特に昨今、自転車の高速化・電動化や、歩行中のスマートフォン使用(いわゆる“歩きスマホ”)の増加により、歩行者・自転車が関与する事故が年々増加。なかには加害者として刑事責任を問われるケースもあるのです。
では、具体的にどのような行為が違反となり、どのような危険を伴うのでしょうか。交通ルールを改めて見直し、安心・安全な道路利用を心がけましょう。
歩行者の違反で多いのが、次のようなケースです。
・信号無視:青信号での横断は当然のことですが、赤信号を無視して横断するのは重大な違反。仮にクルマが徐行していても、歩行者の責任が問われることもあります。

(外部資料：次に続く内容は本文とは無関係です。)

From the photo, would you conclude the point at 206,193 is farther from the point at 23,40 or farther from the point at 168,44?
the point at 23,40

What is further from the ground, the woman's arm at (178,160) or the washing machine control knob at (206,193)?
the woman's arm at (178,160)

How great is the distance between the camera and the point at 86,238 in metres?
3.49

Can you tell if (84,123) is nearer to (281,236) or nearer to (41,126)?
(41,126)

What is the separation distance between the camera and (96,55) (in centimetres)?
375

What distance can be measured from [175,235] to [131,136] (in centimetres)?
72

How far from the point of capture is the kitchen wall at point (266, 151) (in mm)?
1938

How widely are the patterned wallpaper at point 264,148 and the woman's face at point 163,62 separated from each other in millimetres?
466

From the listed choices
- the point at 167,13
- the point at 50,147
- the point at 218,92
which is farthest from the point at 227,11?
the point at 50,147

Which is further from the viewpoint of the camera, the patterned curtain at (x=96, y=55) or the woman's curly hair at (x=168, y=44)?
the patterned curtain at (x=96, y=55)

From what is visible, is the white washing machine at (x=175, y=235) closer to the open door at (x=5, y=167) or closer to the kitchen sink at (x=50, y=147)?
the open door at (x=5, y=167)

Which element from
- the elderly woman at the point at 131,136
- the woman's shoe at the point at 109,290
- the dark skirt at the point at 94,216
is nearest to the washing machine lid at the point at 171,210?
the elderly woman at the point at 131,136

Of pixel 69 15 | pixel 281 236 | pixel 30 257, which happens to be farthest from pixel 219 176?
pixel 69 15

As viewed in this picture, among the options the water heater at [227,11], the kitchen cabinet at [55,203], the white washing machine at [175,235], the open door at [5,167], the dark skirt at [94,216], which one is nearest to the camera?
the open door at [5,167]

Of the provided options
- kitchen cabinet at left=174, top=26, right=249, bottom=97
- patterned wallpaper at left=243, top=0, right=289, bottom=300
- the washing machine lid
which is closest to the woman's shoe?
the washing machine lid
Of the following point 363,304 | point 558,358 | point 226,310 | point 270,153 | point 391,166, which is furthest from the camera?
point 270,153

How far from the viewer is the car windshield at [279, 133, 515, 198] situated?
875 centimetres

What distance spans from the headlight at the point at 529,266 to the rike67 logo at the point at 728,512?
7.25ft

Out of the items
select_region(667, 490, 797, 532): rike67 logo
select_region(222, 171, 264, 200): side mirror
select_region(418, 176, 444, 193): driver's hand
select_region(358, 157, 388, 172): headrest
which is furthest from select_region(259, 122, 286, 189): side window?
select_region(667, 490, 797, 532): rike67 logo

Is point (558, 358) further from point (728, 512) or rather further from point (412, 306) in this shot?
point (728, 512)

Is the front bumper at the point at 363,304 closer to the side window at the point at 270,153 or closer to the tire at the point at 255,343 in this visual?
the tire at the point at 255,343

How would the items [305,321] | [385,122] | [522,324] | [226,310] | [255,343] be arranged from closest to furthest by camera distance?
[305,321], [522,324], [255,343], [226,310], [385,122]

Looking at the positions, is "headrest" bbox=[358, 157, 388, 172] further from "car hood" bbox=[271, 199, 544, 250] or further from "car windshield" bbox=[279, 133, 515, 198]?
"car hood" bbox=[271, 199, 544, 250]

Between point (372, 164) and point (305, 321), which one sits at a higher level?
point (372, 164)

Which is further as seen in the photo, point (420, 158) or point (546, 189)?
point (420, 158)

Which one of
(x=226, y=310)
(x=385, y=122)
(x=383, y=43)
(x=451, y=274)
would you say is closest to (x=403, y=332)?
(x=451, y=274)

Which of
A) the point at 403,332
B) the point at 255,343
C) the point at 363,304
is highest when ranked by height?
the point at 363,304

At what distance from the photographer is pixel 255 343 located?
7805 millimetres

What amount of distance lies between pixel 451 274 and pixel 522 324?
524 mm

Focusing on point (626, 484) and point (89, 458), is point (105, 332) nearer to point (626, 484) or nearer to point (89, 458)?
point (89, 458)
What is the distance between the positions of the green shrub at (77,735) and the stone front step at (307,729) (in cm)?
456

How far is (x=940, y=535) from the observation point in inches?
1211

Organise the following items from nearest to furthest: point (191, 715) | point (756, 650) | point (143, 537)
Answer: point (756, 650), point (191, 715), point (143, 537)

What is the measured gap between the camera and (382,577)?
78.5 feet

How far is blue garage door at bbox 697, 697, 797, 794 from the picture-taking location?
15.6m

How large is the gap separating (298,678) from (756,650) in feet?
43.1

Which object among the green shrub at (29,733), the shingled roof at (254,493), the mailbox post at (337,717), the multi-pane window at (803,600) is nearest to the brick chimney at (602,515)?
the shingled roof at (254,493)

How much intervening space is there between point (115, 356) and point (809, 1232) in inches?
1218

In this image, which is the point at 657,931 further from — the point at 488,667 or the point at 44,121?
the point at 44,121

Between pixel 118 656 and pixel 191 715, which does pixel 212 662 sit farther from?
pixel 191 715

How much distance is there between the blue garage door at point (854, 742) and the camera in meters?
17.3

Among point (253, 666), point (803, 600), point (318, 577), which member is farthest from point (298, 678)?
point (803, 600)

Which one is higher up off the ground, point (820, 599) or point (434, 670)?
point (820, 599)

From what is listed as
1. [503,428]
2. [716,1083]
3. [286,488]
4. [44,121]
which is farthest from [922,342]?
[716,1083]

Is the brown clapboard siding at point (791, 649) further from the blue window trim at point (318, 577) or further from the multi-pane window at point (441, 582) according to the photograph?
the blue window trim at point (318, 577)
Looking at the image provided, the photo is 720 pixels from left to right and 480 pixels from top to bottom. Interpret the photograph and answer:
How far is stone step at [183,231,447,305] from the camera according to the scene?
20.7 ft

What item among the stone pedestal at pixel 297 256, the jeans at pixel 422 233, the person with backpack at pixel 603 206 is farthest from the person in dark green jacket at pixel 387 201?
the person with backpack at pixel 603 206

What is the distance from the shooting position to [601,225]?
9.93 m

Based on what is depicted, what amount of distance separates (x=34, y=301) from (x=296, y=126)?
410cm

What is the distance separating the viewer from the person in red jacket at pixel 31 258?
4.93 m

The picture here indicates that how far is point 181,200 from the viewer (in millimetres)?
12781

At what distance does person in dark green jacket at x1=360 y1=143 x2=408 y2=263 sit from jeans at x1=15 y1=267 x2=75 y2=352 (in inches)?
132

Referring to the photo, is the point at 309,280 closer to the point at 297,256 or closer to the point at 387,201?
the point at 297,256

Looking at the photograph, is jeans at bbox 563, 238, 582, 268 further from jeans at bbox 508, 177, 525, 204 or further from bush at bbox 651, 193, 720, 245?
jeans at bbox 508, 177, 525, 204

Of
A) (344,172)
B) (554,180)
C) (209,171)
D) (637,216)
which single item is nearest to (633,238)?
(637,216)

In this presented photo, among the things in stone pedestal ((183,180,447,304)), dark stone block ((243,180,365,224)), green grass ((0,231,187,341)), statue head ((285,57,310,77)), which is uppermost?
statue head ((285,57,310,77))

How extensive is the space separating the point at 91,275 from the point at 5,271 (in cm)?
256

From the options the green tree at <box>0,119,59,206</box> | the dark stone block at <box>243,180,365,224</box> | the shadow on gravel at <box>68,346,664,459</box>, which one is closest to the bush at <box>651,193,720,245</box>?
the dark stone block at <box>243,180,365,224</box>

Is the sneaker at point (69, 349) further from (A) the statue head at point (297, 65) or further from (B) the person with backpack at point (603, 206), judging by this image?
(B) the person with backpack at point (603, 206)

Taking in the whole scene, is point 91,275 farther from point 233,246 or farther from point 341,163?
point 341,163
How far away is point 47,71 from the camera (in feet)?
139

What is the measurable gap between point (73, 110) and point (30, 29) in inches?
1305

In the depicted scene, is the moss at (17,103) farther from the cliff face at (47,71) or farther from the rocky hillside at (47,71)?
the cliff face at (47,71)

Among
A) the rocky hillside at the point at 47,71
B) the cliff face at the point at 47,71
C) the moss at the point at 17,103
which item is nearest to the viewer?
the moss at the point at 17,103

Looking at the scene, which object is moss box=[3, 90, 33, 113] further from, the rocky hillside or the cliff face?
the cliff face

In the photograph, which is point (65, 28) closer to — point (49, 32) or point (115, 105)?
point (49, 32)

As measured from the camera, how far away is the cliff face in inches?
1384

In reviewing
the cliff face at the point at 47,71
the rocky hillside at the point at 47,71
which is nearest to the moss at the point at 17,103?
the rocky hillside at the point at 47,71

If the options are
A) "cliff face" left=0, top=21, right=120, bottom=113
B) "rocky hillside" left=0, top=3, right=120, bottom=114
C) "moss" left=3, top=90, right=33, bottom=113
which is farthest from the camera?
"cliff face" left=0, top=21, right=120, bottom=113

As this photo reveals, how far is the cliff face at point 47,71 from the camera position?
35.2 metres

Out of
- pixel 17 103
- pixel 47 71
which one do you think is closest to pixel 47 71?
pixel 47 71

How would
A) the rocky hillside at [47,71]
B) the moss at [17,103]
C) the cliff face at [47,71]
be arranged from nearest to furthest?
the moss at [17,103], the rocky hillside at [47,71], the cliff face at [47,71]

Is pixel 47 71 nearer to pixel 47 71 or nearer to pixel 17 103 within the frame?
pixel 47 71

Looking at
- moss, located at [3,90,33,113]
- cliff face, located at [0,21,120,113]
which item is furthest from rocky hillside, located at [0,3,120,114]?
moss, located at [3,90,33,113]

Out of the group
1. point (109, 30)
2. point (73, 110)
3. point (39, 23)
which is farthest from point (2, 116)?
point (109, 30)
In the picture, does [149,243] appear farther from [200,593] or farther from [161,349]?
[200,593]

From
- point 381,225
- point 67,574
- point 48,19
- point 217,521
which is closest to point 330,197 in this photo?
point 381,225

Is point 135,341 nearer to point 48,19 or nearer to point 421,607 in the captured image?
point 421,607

・横断禁止場所での横断:道路標識や標示で横断が禁止されている場所で道を渡るのも違反。特に幹線道路やトンネル内などでの違反は重大事故につながる恐れがあります。
・斜め横断・急な飛び出し:交差点以外での急な斜め横断や飛び出しは、ドライバーにとっては非常に危険。結果として過失割合の議論になることも多いです。
これらの違反は、刑罰対象とはなりにくいものの、「自らの命を危険にさらす行為」であり、クルマ側が事故を回避できたとしても、ヒヤリとさせる原因となります。
自転車の交通違反:運転者も“加害者”になりうる
自転車は軽車両として、車道を通行する義務があります(例外あり)。しかし実際には、次のような違反行為が頻繁に見受けられます。
・右側通行:自転車は「車道の左側通行」が原則です。右側通行は重大な違反であり、対向車との衝突事故のリスクも高まります。
・信号無視や一時不停止:信号や一時停止の標識は、自転車にも適用されます。無視して交差点に進入すれば、重大事故につながります。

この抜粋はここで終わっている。